14 Octobre 2025 , Rédigé par Alex Caire

 

Une question brûlante taraude l’esprit de l’homme depuis l’aube de la vie. Sa finitude. 

Depuis Socrate et son disciple Platon au berceau de la pensée dans la Grèce antique jusqu’à Schopenhauer, Heidegger et Nietzsche, Camus, Foucault, Morin en Europe en passant par Ibn Khaldoun en Tunisie, Ibn Arabi à Murcie et Ibn Roshd (Averoes)en Andalousie, à l’âge d’or du concordat des cultures et des religions jusqu’à l’avènement de l’IA, les humains n’ont eu de cesse, comme l’a  lucidement établi le bilingue hispanophone Michel Del Castillo, d’intercéder des livres entre eux et le néant. 

L’Homme à travers les âges offre plutôt l’image d’un mutin entêté en train de se cogner la tête contre deux murs: le Temps et l’Endroit. D’autres, esthètes, ont choisi d’évoquer l’Endroit tout en dialoguant avec le Temps en essayant de trouver une réponse à notre finitude au regard de l’infinitude du Temps et de l’Endroit, qu’il soit la première ou la dernière demeure. 

Le Coran n’a-t-il pas signifié qu’aucune âme ne saura dans quelle terre gagnera-t-elle sa vie ni dans quelle terre elle périra ?  (D’après la Sourate Loqmane, Verset 34)
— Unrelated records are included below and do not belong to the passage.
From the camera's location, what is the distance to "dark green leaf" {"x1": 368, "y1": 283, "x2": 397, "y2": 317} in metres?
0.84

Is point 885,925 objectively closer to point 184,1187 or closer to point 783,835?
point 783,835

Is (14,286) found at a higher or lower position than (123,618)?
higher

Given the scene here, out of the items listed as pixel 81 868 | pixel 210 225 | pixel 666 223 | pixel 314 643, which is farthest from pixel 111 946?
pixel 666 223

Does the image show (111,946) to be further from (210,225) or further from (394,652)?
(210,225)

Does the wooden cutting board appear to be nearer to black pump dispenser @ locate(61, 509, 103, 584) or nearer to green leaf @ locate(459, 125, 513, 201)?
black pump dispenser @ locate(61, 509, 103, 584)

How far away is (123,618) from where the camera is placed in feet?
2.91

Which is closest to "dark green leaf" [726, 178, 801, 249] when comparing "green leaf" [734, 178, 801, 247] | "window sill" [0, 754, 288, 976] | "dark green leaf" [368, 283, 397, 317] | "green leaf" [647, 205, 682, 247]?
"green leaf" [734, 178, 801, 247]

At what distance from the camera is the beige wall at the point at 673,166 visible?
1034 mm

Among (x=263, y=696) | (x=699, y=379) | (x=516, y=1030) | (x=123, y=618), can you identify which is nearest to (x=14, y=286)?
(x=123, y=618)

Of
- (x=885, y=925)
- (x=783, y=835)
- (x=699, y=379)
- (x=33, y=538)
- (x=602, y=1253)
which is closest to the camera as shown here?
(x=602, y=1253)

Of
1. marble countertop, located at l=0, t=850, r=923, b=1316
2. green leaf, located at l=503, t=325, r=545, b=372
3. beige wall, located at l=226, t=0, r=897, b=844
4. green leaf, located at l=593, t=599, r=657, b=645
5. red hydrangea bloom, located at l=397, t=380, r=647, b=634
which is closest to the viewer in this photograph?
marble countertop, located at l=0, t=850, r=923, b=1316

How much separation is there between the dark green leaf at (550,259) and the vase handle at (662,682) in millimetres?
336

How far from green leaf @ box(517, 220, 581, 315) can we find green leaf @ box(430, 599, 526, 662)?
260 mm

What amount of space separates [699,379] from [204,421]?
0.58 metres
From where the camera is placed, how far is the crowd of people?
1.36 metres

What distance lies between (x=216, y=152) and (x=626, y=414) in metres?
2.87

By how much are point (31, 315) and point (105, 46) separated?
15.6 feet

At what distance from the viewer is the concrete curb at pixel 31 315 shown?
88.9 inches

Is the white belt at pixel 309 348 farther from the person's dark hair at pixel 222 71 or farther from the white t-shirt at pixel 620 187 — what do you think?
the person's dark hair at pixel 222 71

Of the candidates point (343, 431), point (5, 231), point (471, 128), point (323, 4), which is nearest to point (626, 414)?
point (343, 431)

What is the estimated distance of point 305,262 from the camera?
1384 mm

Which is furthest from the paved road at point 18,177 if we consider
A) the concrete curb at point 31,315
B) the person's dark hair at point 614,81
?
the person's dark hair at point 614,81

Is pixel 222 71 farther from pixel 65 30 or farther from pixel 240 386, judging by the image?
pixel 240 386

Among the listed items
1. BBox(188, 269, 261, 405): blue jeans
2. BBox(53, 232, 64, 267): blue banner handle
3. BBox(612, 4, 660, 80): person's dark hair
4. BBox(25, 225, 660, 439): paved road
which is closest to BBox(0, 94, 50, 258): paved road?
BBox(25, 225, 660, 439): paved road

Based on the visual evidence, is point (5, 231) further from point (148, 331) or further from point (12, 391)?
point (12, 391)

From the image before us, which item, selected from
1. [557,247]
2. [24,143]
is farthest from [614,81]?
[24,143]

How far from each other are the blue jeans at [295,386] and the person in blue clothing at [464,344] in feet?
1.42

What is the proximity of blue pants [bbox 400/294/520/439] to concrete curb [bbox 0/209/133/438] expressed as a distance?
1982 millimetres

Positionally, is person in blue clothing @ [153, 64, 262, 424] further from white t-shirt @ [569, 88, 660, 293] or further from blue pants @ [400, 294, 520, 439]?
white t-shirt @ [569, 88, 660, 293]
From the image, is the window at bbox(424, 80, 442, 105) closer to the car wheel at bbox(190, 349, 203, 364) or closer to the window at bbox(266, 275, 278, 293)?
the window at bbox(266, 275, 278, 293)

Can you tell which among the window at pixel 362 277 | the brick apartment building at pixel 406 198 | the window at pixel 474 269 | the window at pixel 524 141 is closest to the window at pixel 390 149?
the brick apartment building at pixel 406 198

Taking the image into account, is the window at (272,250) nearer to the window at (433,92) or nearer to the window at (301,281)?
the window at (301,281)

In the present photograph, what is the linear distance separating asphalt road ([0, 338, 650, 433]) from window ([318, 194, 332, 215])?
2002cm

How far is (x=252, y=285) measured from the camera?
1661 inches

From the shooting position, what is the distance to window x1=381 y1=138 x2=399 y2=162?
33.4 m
Personne n’a pu autant reflété le passage du temps et la pérennité des endroits, celui de nos vies, nous les êtres mobiles, que Marcel Proust qui croyait revivre son Temps retrouvé vers le crépuscule de sa vie…

J’ai toujours accordé une grande importance aux lieux qui, contrairement aux humains, sont perpétuels. Le temps nous traverse dans un éclair pour continuer son voyage perpétuel vers un infini qu’aucun humain n’a su définir. J’ai choisi depuis quelque temps d’appréhender notre furtive et ô combien futile existence face à l’immense solitude du temps, tout en essayant de célébrer, faudrait-il bien une quelconque consolation, le temps perpétuel propre à chacun de nous, voire mon propre temps perpétuel. Avec l’écoulement du temps, surtout les moments de bonheur qui s’empressent de partir, je fus toujours heurté par cet indicible lien qui lie l’Art dans son accomplissement à la Beauté que l’Humain  essaie de recréer pour se perpétuer dans le temps infini; comme quoi Michel Del Castillo n’a jamais été plus juste qu'en affirmant que depuis les pyramides, les hommes n’ont de cesse de dresser des livres entre eux et la mort. Je me suis alors persuadé que goûter à l’Art ou le concevoir sous le prisme de la beauté me permettra de vivre ou de revivre ce que j’ai de plus précieux: le temps. Je dois néanmoins avouer que le concept de la Beauté est devenu une denrée si rare à notre époque défigurée par la bêtise, la vulgarité et l’avidité. Une époque malade d’une morbide métamorphose érigée en principe de survie. Nous sommes sommés d'évoluer, de changer, de s’adapter, toujours s’adapter, à tout prix, suivant le diktat d’un présent pressé où nous sommes tous devenus des étrangers les uns aux autres, tout en prétendant le contraire.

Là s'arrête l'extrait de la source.